*GIVEN INSTRUCTION*. Write out the lines of the records below as a JSON list of strings, with each line as a separate string and blank lines omitted.

begin DATA FOR THIS TASK

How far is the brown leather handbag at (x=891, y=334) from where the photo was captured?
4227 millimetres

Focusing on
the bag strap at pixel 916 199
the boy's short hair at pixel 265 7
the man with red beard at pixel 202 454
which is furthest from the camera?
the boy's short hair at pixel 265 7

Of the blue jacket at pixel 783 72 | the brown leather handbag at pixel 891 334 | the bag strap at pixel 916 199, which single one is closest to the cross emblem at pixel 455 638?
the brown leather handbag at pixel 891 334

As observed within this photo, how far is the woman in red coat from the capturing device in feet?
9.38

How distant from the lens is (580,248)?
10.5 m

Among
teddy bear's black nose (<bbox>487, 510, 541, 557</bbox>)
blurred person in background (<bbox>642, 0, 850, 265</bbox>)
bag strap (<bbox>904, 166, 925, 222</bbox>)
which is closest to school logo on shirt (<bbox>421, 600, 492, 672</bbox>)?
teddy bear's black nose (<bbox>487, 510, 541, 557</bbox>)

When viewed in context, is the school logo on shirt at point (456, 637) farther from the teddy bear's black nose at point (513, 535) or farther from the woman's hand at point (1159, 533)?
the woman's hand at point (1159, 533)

end DATA FOR THIS TASK

*OUTPUT BELOW*.
[
  "How far is the brown leather handbag at (x=891, y=334) from where the photo was captured?",
  "4227 millimetres",
  "Focusing on",
  "the bag strap at pixel 916 199",
  "the boy's short hair at pixel 265 7",
  "the man with red beard at pixel 202 454",
  "which is furthest from the camera?",
  "the boy's short hair at pixel 265 7",
  "Of the blue jacket at pixel 783 72 | the brown leather handbag at pixel 891 334 | the bag strap at pixel 916 199, which single one is closest to the cross emblem at pixel 455 638?",
  "the brown leather handbag at pixel 891 334",
  "As observed within this photo, how far is the woman in red coat from the capturing device in feet?",
  "9.38",
  "How distant from the lens is (580,248)?",
  "10.5 m",
  "Among",
  "teddy bear's black nose (<bbox>487, 510, 541, 557</bbox>)",
  "blurred person in background (<bbox>642, 0, 850, 265</bbox>)",
  "bag strap (<bbox>904, 166, 925, 222</bbox>)",
  "which is closest to school logo on shirt (<bbox>421, 600, 492, 672</bbox>)?",
  "teddy bear's black nose (<bbox>487, 510, 541, 557</bbox>)",
  "When viewed in context, is the school logo on shirt at point (456, 637) farther from the teddy bear's black nose at point (513, 535) or farther from the woman's hand at point (1159, 533)?",
  "the woman's hand at point (1159, 533)"
]